• Dataset rows:
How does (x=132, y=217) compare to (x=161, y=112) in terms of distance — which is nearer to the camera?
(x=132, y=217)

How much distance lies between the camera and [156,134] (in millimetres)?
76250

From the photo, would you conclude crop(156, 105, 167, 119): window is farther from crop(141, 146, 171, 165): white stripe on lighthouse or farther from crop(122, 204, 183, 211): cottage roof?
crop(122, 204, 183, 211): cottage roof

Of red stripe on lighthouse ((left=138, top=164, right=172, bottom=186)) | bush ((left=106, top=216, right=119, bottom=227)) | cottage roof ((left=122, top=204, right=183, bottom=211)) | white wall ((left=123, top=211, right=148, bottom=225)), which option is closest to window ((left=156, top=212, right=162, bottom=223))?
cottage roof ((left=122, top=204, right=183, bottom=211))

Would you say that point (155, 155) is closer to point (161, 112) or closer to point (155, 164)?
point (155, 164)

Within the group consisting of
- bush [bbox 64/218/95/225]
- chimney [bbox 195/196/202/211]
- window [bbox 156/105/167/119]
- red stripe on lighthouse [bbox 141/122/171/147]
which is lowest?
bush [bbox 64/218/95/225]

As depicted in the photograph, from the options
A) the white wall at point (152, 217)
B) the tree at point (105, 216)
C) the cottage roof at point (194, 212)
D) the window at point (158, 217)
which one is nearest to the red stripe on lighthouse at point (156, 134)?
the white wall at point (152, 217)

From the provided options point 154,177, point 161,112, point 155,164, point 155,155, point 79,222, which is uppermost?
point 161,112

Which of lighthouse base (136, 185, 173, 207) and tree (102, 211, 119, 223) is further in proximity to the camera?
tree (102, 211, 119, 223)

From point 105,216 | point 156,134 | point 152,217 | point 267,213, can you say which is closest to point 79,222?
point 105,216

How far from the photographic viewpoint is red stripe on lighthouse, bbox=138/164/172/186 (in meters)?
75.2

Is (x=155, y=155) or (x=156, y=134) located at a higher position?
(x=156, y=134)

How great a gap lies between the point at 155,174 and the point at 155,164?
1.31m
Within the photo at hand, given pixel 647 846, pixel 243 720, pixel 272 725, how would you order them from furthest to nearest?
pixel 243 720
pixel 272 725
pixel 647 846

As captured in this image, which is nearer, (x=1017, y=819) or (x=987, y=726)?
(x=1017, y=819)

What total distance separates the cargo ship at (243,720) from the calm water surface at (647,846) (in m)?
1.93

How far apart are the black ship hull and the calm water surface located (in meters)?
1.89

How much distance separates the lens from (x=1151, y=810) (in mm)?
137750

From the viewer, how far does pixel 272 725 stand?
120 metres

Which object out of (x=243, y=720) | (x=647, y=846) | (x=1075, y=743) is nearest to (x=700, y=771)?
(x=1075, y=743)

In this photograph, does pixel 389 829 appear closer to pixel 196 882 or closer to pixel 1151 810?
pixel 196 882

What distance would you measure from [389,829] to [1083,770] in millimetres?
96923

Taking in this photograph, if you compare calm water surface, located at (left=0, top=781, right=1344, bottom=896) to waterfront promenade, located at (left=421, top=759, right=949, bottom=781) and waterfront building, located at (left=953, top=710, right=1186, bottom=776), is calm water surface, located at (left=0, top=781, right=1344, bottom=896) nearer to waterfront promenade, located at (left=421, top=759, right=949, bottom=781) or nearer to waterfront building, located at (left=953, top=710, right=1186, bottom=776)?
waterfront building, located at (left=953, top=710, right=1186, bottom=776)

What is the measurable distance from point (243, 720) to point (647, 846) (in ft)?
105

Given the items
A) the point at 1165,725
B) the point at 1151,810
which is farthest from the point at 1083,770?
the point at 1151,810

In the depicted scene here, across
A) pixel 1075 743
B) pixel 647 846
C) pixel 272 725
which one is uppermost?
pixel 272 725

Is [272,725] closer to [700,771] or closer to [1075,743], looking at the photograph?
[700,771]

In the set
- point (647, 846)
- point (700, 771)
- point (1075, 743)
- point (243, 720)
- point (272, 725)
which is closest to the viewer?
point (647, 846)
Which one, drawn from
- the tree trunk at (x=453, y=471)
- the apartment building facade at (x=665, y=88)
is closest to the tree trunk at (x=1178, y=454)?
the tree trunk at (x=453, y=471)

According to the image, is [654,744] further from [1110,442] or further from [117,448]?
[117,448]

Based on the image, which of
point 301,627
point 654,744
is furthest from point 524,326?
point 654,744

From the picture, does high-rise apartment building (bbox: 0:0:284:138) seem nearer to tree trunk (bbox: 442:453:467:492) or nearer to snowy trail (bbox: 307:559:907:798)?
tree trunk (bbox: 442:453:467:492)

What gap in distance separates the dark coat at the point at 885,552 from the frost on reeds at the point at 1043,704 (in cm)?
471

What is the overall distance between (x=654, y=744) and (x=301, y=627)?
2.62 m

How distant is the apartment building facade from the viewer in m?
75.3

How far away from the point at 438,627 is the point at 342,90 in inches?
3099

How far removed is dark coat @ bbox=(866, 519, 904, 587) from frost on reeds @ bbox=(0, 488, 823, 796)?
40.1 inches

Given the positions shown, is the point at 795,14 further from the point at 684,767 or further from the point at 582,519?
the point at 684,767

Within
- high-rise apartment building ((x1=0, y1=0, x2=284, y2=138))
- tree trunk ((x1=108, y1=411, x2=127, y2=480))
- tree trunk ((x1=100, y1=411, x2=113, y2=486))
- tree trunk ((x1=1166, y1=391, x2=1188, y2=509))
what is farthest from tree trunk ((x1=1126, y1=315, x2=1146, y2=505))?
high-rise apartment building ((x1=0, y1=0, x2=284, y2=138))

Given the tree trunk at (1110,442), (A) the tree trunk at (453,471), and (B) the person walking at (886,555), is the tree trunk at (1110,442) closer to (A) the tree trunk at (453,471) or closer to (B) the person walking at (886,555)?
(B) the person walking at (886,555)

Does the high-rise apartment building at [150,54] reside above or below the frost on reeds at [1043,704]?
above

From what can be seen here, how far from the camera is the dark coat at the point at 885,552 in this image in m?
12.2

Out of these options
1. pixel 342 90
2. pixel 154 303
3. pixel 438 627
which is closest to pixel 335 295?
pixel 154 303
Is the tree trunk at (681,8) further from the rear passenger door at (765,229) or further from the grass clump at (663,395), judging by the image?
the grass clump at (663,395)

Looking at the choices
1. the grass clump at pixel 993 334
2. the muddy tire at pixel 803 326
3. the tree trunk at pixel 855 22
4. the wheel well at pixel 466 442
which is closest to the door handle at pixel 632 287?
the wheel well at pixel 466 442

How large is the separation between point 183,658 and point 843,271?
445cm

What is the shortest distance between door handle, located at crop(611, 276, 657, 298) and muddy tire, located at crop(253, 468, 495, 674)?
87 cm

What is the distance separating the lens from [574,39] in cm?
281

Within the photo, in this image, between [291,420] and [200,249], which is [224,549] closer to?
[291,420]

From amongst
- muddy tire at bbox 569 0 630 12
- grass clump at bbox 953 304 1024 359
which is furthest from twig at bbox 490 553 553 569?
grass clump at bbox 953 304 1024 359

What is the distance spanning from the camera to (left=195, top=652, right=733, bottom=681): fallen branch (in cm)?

• Exercise description:
Turn the stretch from the line containing "What is the distance separating" through the end of the items into a Markdown table with the columns Row and Text, numbering each line and leaving out blank lines.

• Expected answer:
| Row | Text |
|---|---|
| 1 | What is the distance separating the lens from [574,39] in cm? |
| 2 | 281 |
| 3 | Within the photo, in this image, between [291,420] and [200,249], which is [224,549] closer to? |
| 4 | [291,420] |
| 5 | From amongst |
| 6 | - muddy tire at bbox 569 0 630 12 |
| 7 | - grass clump at bbox 953 304 1024 359 |
| 8 | which is furthest from twig at bbox 490 553 553 569? |
| 9 | grass clump at bbox 953 304 1024 359 |
| 10 | What is the distance spanning from the camera to (left=195, top=652, right=733, bottom=681): fallen branch (in cm)? |